Mme Valérie Pécresse annonce un retour à la normale quasiment tous les mois, mais visiblement ses prévisions ne se réalisent jamais, le taux de ponctualité étant toujours en baisse. Ce sont souvent les plus précaires, ceux qui habitent loin de leur travail, parce que le prix du logement, notamment parisien, en a chassé plus d’un, qui souffrent de cette situation de monopole du réseau RATP.

L’ouverture à la concurrence permettra, j’en suis persuadé, de négocier une amélioration de la qualité du service au bénéfice des voyageurs et une baisse des tarifs sur l’ensemble du réseau. Une véritable négociation sociale sur les conditions de transfert du personnel est nécessaire pour que l’ouverture de la concurrence soit véritablement préparée durant ces deux années de report. Il ne faudrait pas que notre vote en faveur de cet allongement du délai ne se traduise finalement que par un simple report du chaos annoncé.

Nous voterons donc en faveur de ce texte.

M. le président. La parole est à M. Philippe Tabarot. (Applaudissements sur les travées du groupe Les Républicains. – M. Vincent Capo-Canellas applaudit également.)

M. Philippe Tabarot. Monsieur le président, monsieur le ministre, mes chers collègues, les différentes crises qui se sont succédé ont mis en lumière non seulement les éléments clés, mais également les points de faiblesse de la mise en concurrence des services de transport.

Pour autant, l’ouverture à la concurrence doit-elle rester à quai ? Je ne le pense pas. Bien au contraire, elle doit se poursuivre avec méthode, pour réintroduire ce qui peut faire défaut dans une situation historiquement monopolistique.

La concurrence incite à l’innovation, à la performance et à la mise en œuvre de politiques tarifaires attractives qui permettent d’accroître la demande. Je sais que tel n’est pas le débat de ce soir, mais j’ai tout de même envie de vous le dire : la concurrence n’est pas un gros mot ; c’est une réelle chance, et elle mérite d’être menée jusqu’à son terme.
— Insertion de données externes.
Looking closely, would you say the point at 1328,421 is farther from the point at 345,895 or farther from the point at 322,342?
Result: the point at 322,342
C’est le cas avec cette proposition de loi déposée par notre collègue Vincent Capo-Canellas.

Lors de la préparation du processus d’ouverture à la concurrence, la RATP et Île-de-France Mobilités ont fait face à des difficultés opérationnelles auxquelles ce texte permet de répondre.

En plus de laisser à IDFM la possibilité d’étaler l’ouverture à la concurrence des bus jusqu’au 31 décembre 2026, la proposition de loi garantit aux agents l’absence de mobilité géographique contrainte, tout en affinant les modalités de transfert selon les catégories d’emploi et le lieu d’exercice des missions. Nous avons pu le constater lors de notre visite au centre-bus de Montrouge.
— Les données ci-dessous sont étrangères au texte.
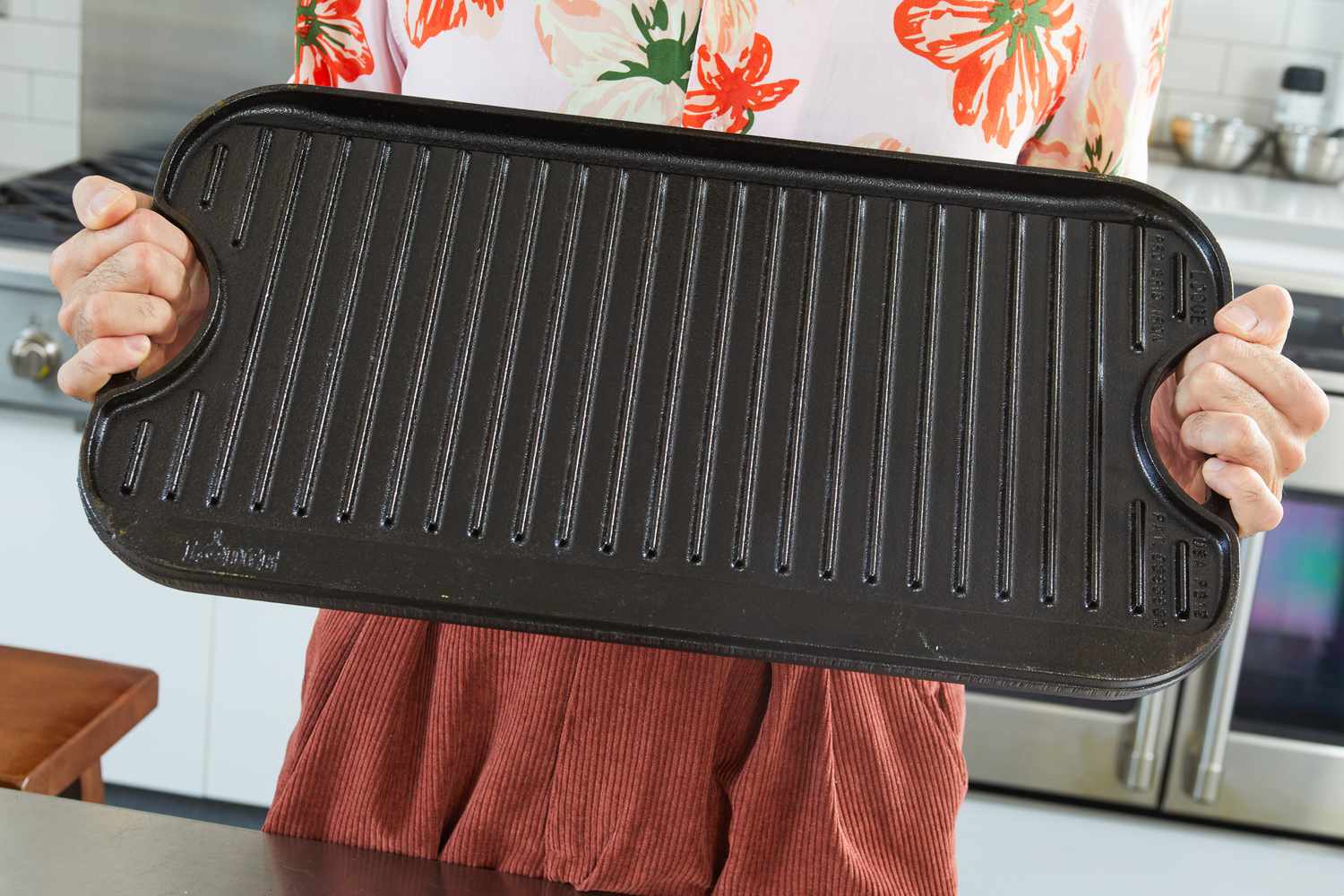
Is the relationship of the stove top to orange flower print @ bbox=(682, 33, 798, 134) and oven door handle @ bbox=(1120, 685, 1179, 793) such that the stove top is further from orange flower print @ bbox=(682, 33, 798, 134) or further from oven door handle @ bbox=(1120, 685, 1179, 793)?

Ce texte montre aussi que l’initiative parlementaire est source de performance.

Sur la forme, tout d’abord. D’une part, en montrant que les autorités de la mobilité et les opérateurs peuvent enfin anticiper et améliorer le service. D’autre part, en permettant à un État habituellement plus prompt à contraindre et pénaliser de devancer un problème.

En l’espèce, l’État et le législateur fixent ici un meilleur cadre et définissent les principes que l’autorité organisatrice serait chargée de mettre en œuvre pour tous les opérateurs.

Sur le fond, ensuite, le Sénat souligne un fait essentiel : les mobilités en Île-de-France constituent un enjeu immense, non seulement en raison des jeux Olympiques et Paralympiques, mais aussi parce que l’Île-de-France compte l’un des plus importants réseaux de transports européens.

Sans esprit de polémique ou de chantage syndical, nous formons le vœu, au travers de cette proposition de loi, que la gestion des transports, en cette période exceptionnelle, soit à la hauteur des attentes, et qu’elle le soit aussi bien pour les dirigeants du monde qui seront présents que pour n’importe quel Francilien.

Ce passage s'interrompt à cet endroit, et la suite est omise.